▶ [Work instructions]:
Reproduce the lines below verbatim, omitting the pictures from your reply.

▶ [Data lines]:

— begin —

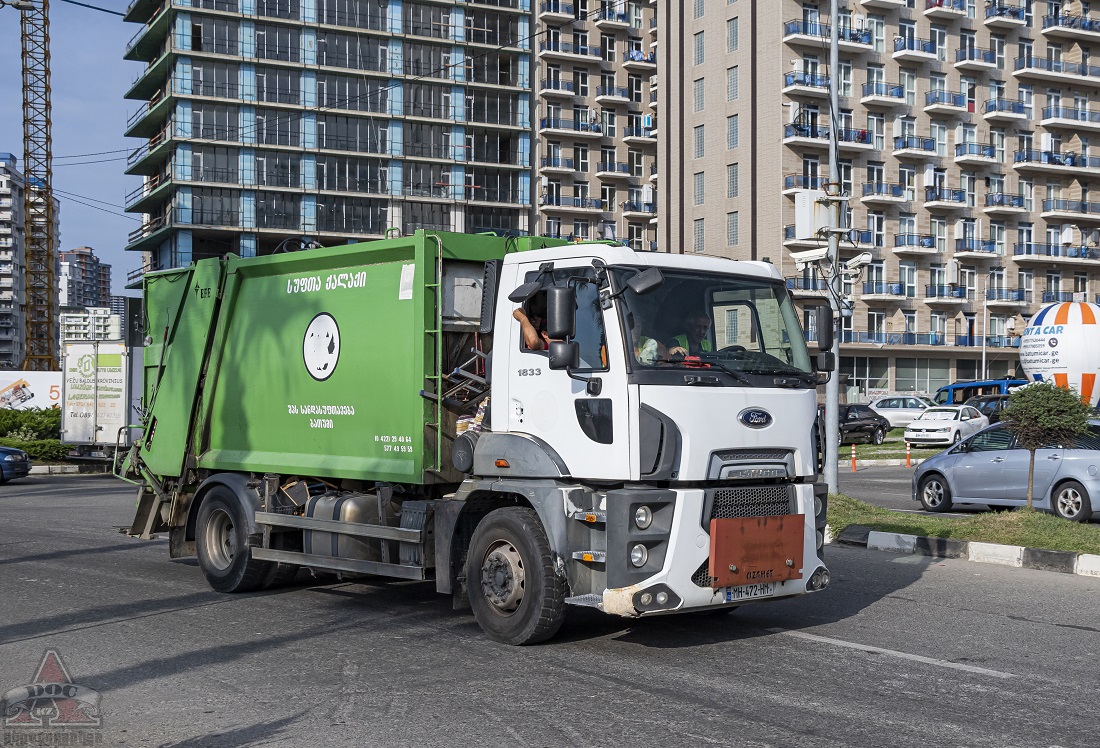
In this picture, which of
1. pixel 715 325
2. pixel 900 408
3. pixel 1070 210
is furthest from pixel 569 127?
pixel 715 325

— end —

▶ [Solved problem]:
In this picture, which of
1. pixel 715 325
2. pixel 900 408
3. pixel 1070 210
is furthest from pixel 569 127?
pixel 715 325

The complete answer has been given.